Ma al fondo la verità è una sola: Sartori non ha nessuna idea di cosa sia l’uomo e di cosa sia la sua dignità. Altrimenti, per sostenere la giustezza della sperimentazione occisiva sugli embrioni umani, non avrebbe scritto che sono “vita” sì, ma non “vita umana”. Altrimenti, per giustificare l’aborto, non avrebbe scritto che “se io bevo un uovo di gallina, non uccido una gallina”.
Non l’ avrebbe scritta, quest’ultima porcata, se solo si fosse fermato a pensare che il paragone neppure regge: l’uovo è forse comparabile all’utero, cioè al contenitore del bambino, non certo alla gallina, e quindi al pulcino! A Sartori qualcuno dica che continui a bere le uova quando vuole, ma si fermi quando ci trova il pulcino dentro, quantomeno per la sensazione spiacevole che ne deriverebbe. E che si guardi un libro di biologia per vedere cosa è un embrione o un feto… (nella foto embrione di 9 settimane)
Concludo ricordando che le tristi considerazioni di Sartori ricordano quelle di un suo sadico predecessore, il marchese libertino De Sade, che nell'opera "La philosophie dans le boudoir" parla di un tale Dolmancé che, dopo aver deriso "gli imbecilli che credevano in Dio" e che ritengono sacra la vita del feto, afferma: "ma da quando i lumi della filosofia hanno dissipato le tenebre dell'impostura, da quando la chimera divina è stata calpestata e schiacciata…estendendo la misura dei nostri diritti, abbiamo finalmente riconosciuto che non si può imporre a nessuno di diventare padre o madre se non ha voglia; noi siamo…padroni di quel pezzo di carne, pur animato che sia, non diversamente da come lo siamo delle unghie che tagliamo dalle nostre dita"!
Se Sade avesse conosciuto Sartori avrebbe aggiunto: “Se taglio un’unghia, non uccido un dito!”.

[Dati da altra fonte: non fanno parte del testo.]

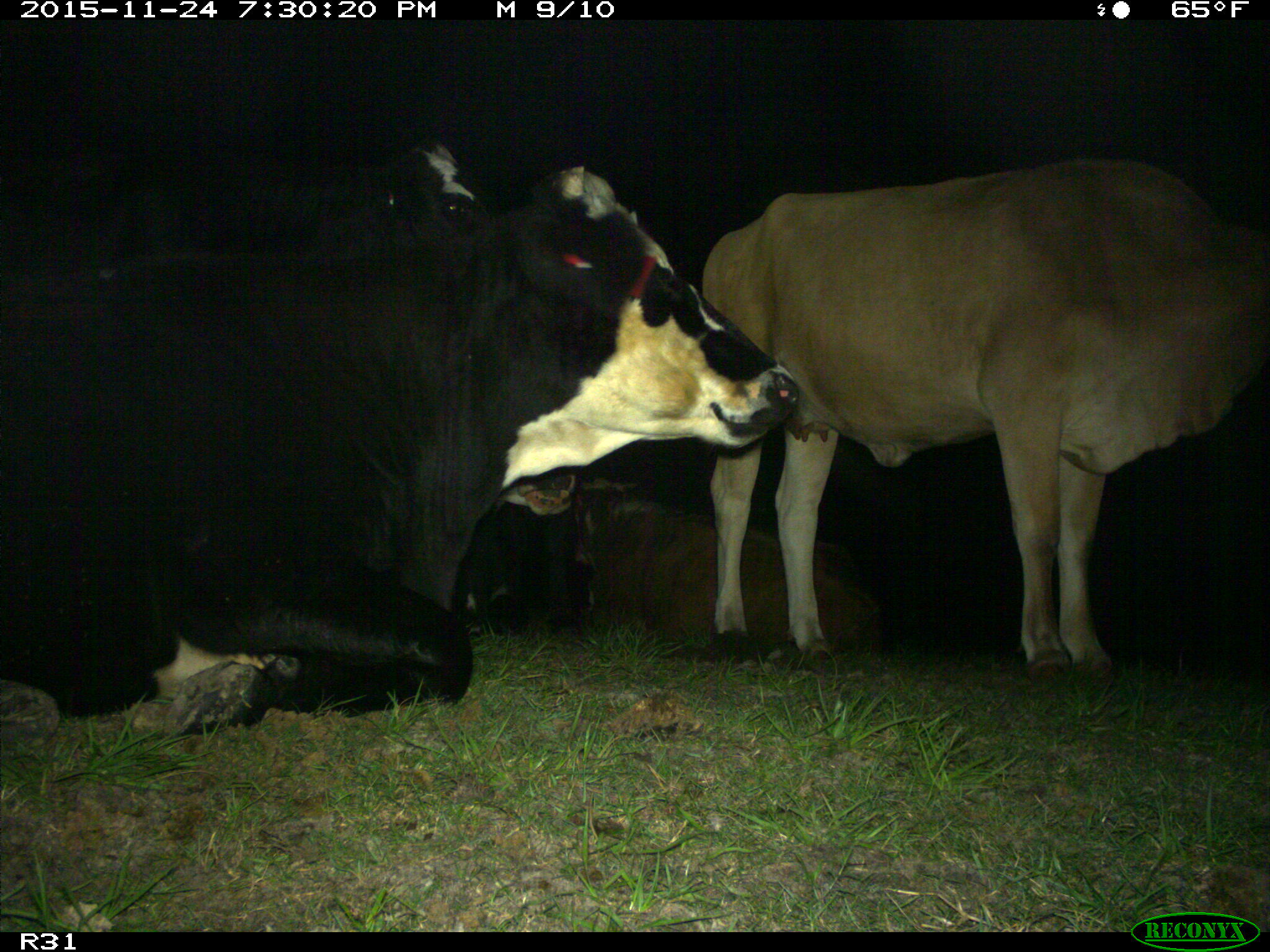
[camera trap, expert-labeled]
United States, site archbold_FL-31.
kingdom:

Per la cronaca, e la gioia di Sartori: "In Svezia è in auge una procedura per cui una donna incinta viene addormentata. Il feto, localizzato, viene condotto fino all'utero per consentire al dottore di perforare il cranio del piccolo vivo, aspirando dal cervello i tessuti che serviranno alle vittime del morbo di Parkinson e di Alzheimer. La stessa procedura è usata con bambini vivi, sul loro pancreas e la loro pelle, una pelle che servirà per i cosiddetti grandi ustionati. Questi bambini vengono spellati vivi. L'industria della ricerca sui tessuti dei bambini piccoli è un'industria mondiale, che genera dei fatturati di circa otto miliardi di dollari" (Bernard Nathanson, ex medico abortista, Il Foglio, 23/4/2005).